Fisdom - The Indian Wealth Management Startup app is leaking your unencrypted Financial data all over the network
Update - 20 March 2017 - Fisdom updated their app after the post was published. Response from their Engineering Head:
Good to see them act swiftly. Apparently they have had issues with getting SSL to work from some of the Android devices, specifically Mi devices, because of which, they chose to remove SSL on the Android app until things are figured out.
While I appreciate Fisdom’s swift response, I would still not agree to their justification of withdrawing HTTPS to cater to a small number of devices, especially being a Finance app, while advertising bank grade security.

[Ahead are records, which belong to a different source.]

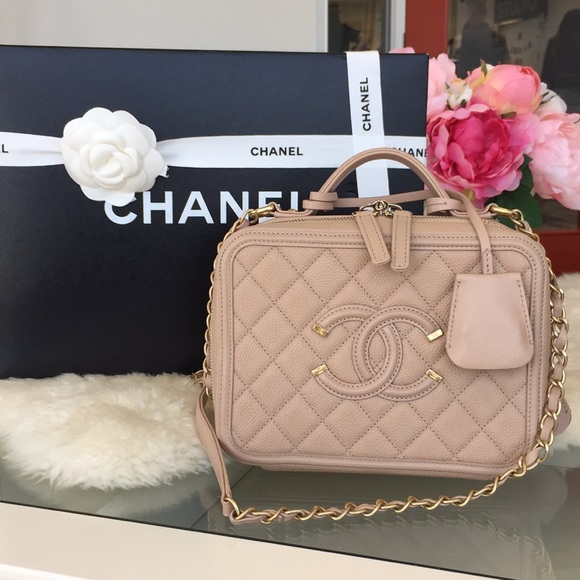 CHANEL Handbags - Chanel Filigree Vanity Case Bag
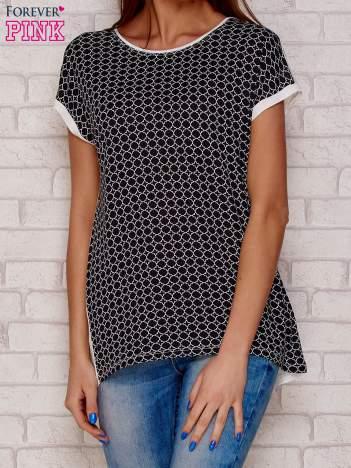 Czarny t-shirt we wzory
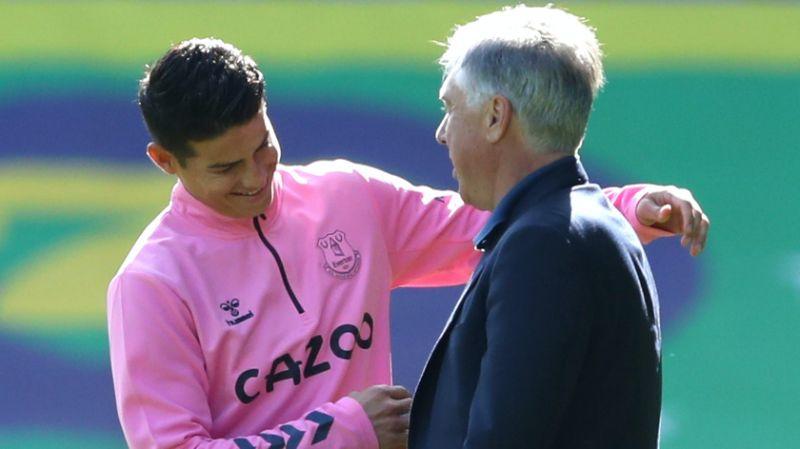 Ancelotti (phải) và Rodriguez xuất hiện ở Everton là giấc mơ của người hâm mộ. Ảnh: Reuters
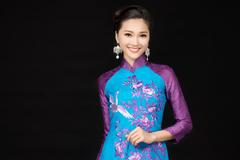 Gương mặt đẹp nhất HHHV 2017 khoe nét tinh tế trong áo dài Việt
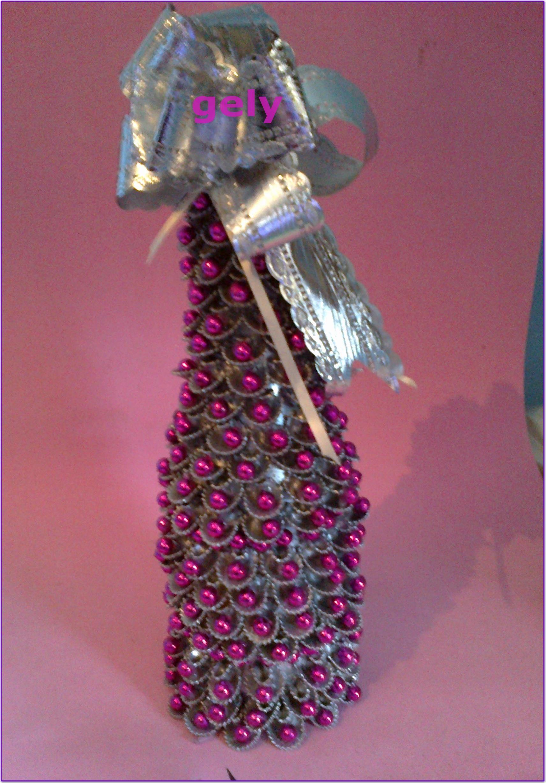 Botellita de champan decorada con pasta margaritas - Botellas de plastico decoradas ...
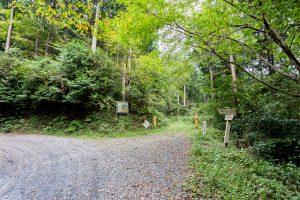 東筑波ハイキングコース登山道。チェーンから先は土俵場林道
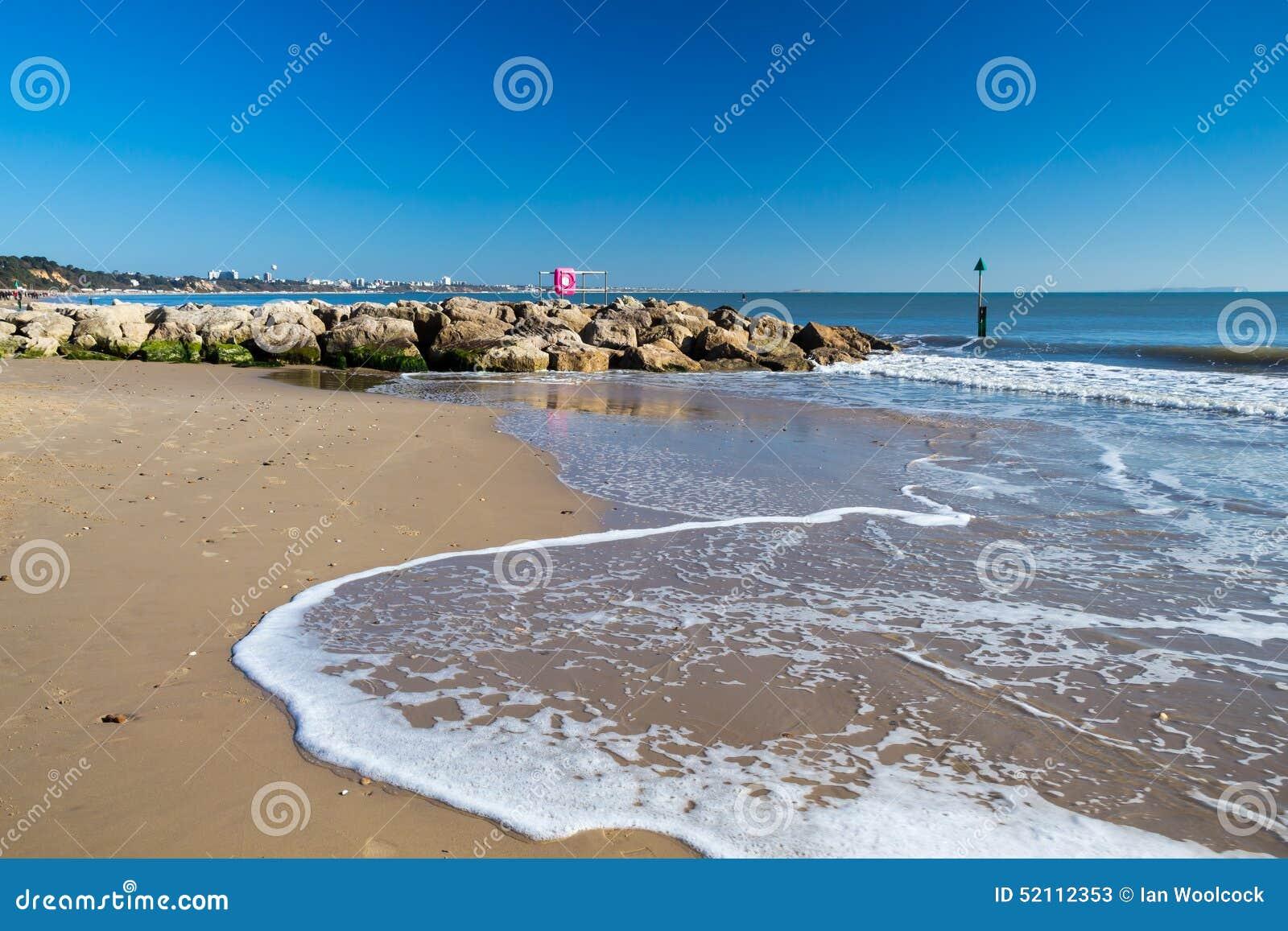 Spiaggia Dorset dei banchi di sabbia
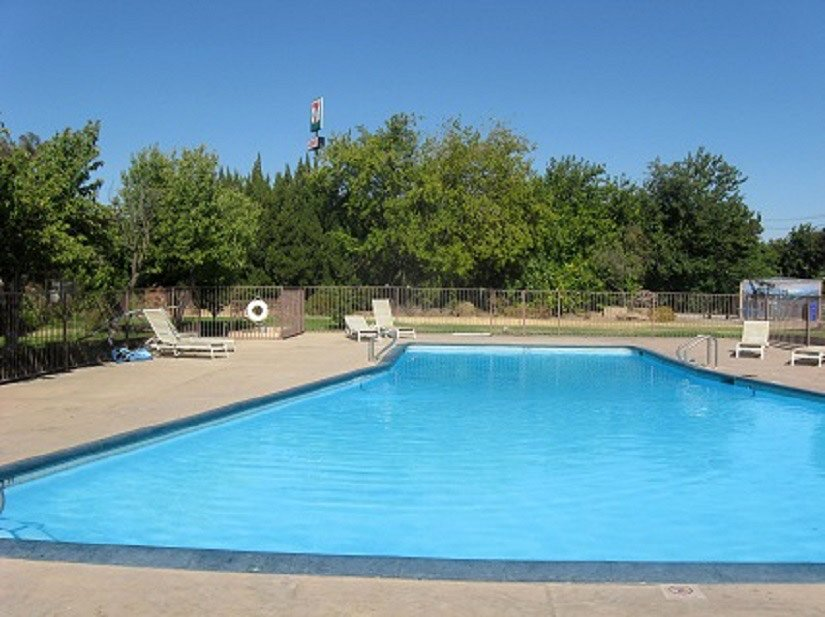 Ashlan Inn Fresno - Piscine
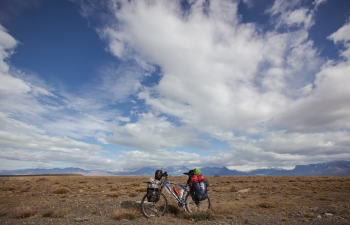 Mi bicicleta durante un descanso en la pampa argentina.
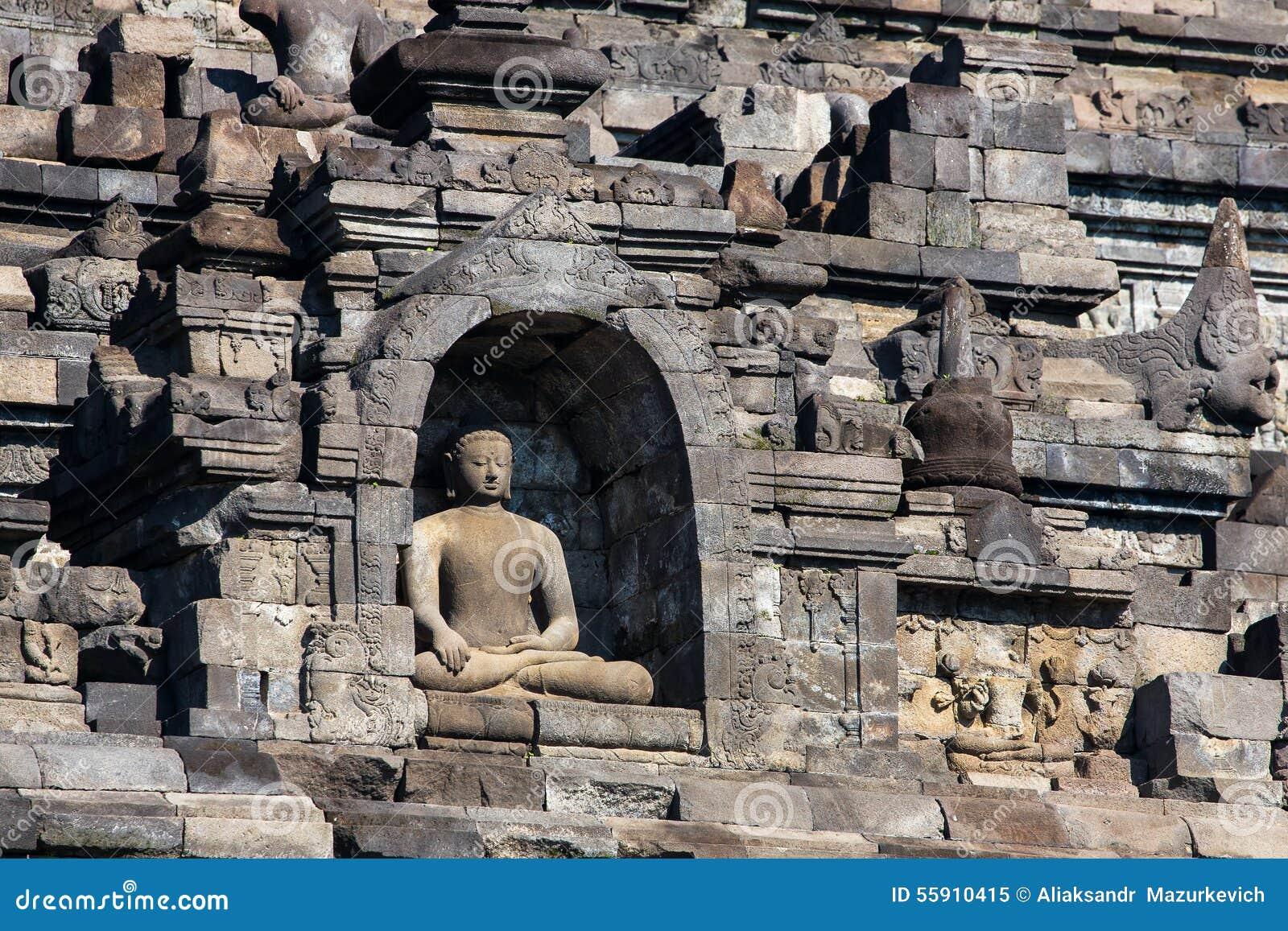 Buddist Borobudur świątynny kompleks w Yogjakarta, Jawa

Startups like Fisdom are valuable to our Fintech industry in giving the much needed digital push to take it outside of the old-school paper model. I wish Fisdom the very best and you still have my confidence that my money is safe with you.
Recently I have started using an app called Fisdom after it has been in a lot of news all over.
Essentially a wealth management app, not that I have any large wealth that needs to be managed, but I found their option to make small investments in Mutual Funds very easy as it was totally paperless and very convenient. I liked the app and in fact, the review I left for their app on Play Store, was featured on their website as well.
What I thought to be a very innovative start up has proved to be yet another Indian start up that makes a lot of noise but not really what they claim to be.
I was impressed when they claimed “Bank Grade Security” etc.
But when I saw what lied under the hood, it wasn’t a big surprise, as it turned out to be yet another run of the mill Indian Startup that gave no damn to security or privacy of their customers. Despite being a wealth management app with “Bank Grade Security”. Lol.
All the APIs of the app uses the non-secure HTTP protocol, and not HTTPS.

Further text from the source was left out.